# Saya Making Stuff



## Hattorichop (Oct 21, 2011)

A couple weeks back I posted a thread of the first saya I made. I did not have the proper tools to make a saya but I tried with what I had laying around anyhow. I was happy with the end result but I decided if I was going to make more that I should invest in some proper tool.




[/IMG]

I purchased a 1/4" and a 1/2" hatachi white steel japanese made chisel and a pair of hand planes. I also got some new wood, tulip, zircote,olive,and some purpleheart.

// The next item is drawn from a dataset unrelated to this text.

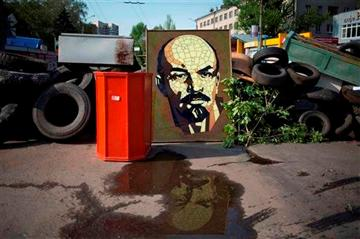 (AP Photo/Alexander Zemlianichenko). A portrait of Bolshevik leader Vladimir Lenin is set into a barricade in the center of  Slovyansk, eastern Ukraine, Saturday, May 3, 2014.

I'm now ready to try again!


----------



## The hekler (Oct 21, 2011)

Looking forward to seeing some results especially that purpleheart.


----------



## macmiddlebrooks (Oct 21, 2011)

Very nice, I like those hand planes.


----------



## Eamon Burke (Oct 21, 2011)

That is a fantastic purchase!


......you know we need a person to do sayas around here now that marko has turned his thoughts to steel and machines.....just sayin


----------



## Marko Tsourkan (Oct 21, 2011)

Yes, it is a good start and I am glad somebody is doing it. 

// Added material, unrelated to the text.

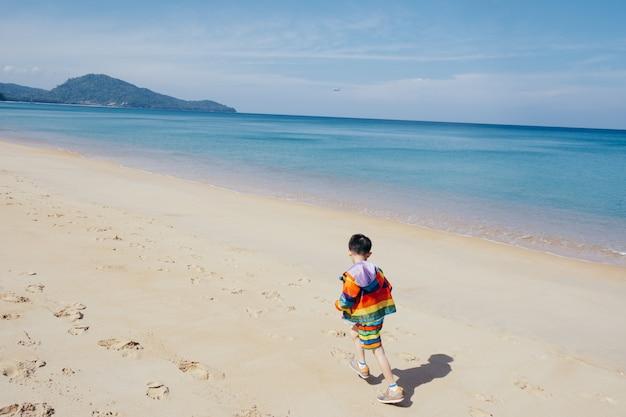 Ragazzo asiatico che cammina sulla spiaggia all'aperto mare e cielo blu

It's hard to pursue too many hobbies at once. Time and concentration is in short supply.  

M


----------



## Eamon Burke (Nov 23, 2011)

How's this going? You still interested in making custom sayas?


----------



## Hattorichop (Nov 23, 2011)

Yeah Im still interested. My problem at the moment is my limited access to larger wood working tools. I do have a friend with everything I need but it is hard to arrange shop time with him as he is a busy man. I will be getting to his shop in the next couple of days and I should have another one made soon.
I hope to see some improvement from the first one,I will post a photo when I'm finished.


----------